Véritable plaidoyer féministe, à l’heure des 80’s, où le mouvement allait connaître un recul, « The Loveless » se sépare rapidement du genre de l’Outlaw Bikers Movie, pour proposer un portrait vitriolé d’une Amérique malade. Et la plus grande réussite s’avère que, par le biais d’une époque fantasmée, Kathryn Bigelow et Morty Montgomery présentent leur constat (déprimant il est vrai) du pays dans lequel ils sont devenus adultes.

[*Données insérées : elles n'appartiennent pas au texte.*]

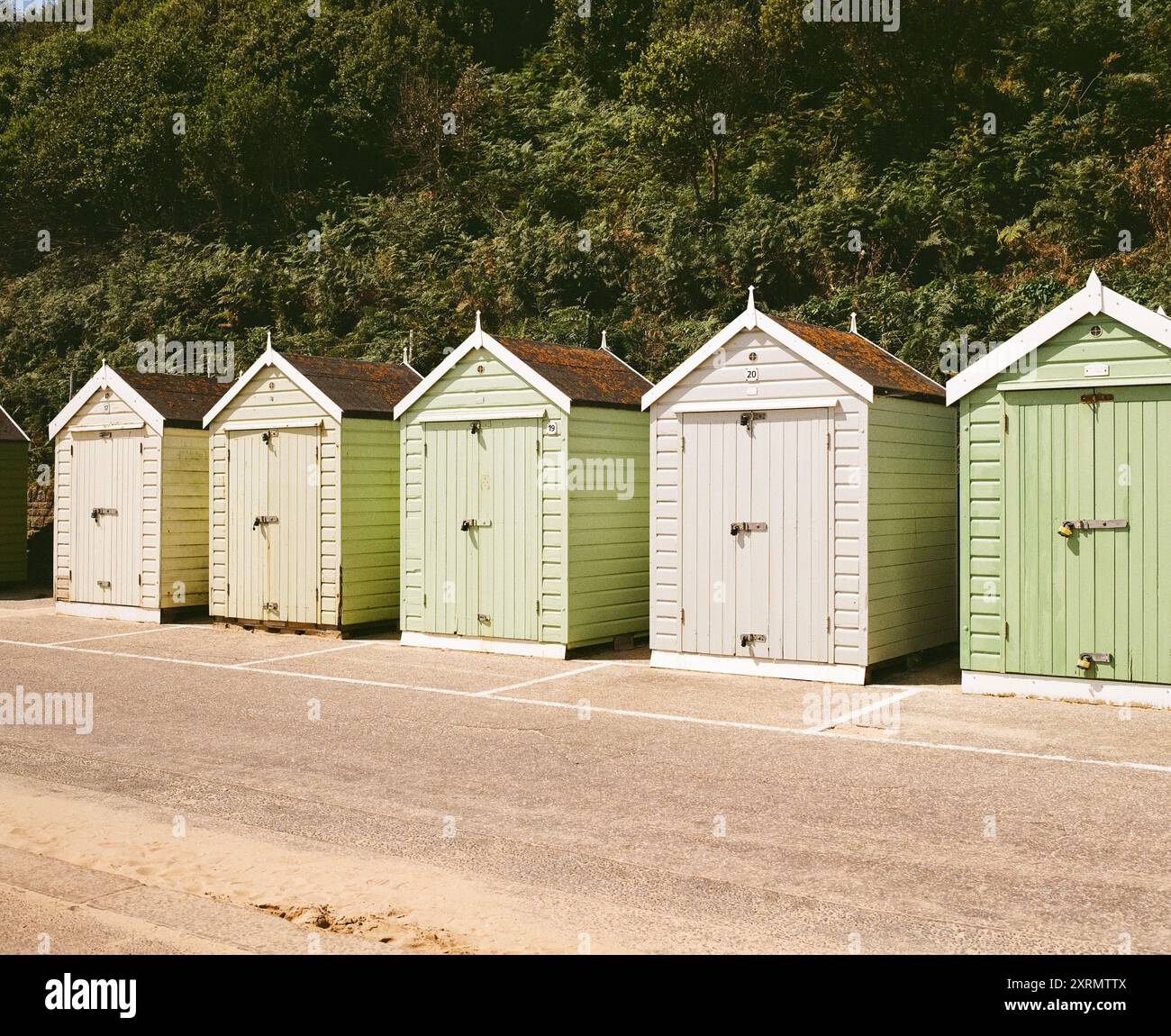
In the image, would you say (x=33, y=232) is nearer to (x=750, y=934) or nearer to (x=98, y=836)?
(x=98, y=836)

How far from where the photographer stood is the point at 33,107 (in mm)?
40594

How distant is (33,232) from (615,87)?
63.5 ft

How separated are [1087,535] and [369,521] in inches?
335

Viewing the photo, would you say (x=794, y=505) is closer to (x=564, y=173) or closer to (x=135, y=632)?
(x=135, y=632)

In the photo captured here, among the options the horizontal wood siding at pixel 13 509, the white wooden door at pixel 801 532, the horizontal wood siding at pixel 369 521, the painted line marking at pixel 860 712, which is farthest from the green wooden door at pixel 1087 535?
the horizontal wood siding at pixel 13 509

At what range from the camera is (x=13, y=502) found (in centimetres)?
2172

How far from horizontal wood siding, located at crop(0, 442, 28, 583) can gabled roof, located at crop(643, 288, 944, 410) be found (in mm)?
14109

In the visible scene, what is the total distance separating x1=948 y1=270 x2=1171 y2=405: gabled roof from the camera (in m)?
9.96

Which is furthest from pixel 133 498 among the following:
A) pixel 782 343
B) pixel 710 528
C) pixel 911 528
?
pixel 911 528

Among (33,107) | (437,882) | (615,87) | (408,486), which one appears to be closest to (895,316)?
(408,486)

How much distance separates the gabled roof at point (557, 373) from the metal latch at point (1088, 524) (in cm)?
522

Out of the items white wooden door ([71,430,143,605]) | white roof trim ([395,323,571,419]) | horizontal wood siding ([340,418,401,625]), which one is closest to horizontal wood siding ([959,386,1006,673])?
white roof trim ([395,323,571,419])

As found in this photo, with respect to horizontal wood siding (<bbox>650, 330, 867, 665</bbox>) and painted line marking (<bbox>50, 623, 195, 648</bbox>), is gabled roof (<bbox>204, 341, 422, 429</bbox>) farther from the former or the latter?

Avec cette idée du regard en arrière, dans le rétro des Fifties, les deux cinéastes captent toute une ère de changement. Figure ainsi cette présence du rapport entre une archaïque arrière-garde rétrograde et une jeunesse perdue. Cette dernière rejette en effet un mode d’éducation qui ne vaut plus rien dans le monde où elle doit trouver sa place. Cette nouvelle génération écrasée sous le poids de leurs ainées refusant de se remettre en question, permet de livrer le récit d’une Amérique sclérosée et schizophrène, où seul le drame paraît inéluctable.


Cette première réalisation comporte bien entendu des défauts, inhérents à tout débutant, mais elle pose le spectre du Cinéma de Kathryn Bigelow. Sans concession, elle aborde le malaise d’une nation, par le prisme d’un genre populaire. « The Loveless » aurait pu se suffire en simple Grindhouse Movie, comme une série B post-Nouvel Hollywood, mais il signe avant tout l’acte de naissance d’une cinéaste révoltée. Bigelow ne craint pas d’affronter frontalement les dysfonctionnements d’une société capitaliste malade. Et 40 ans après cette première œuvre, elle n’a d’ailleurs toujours pas dit son dernier mot.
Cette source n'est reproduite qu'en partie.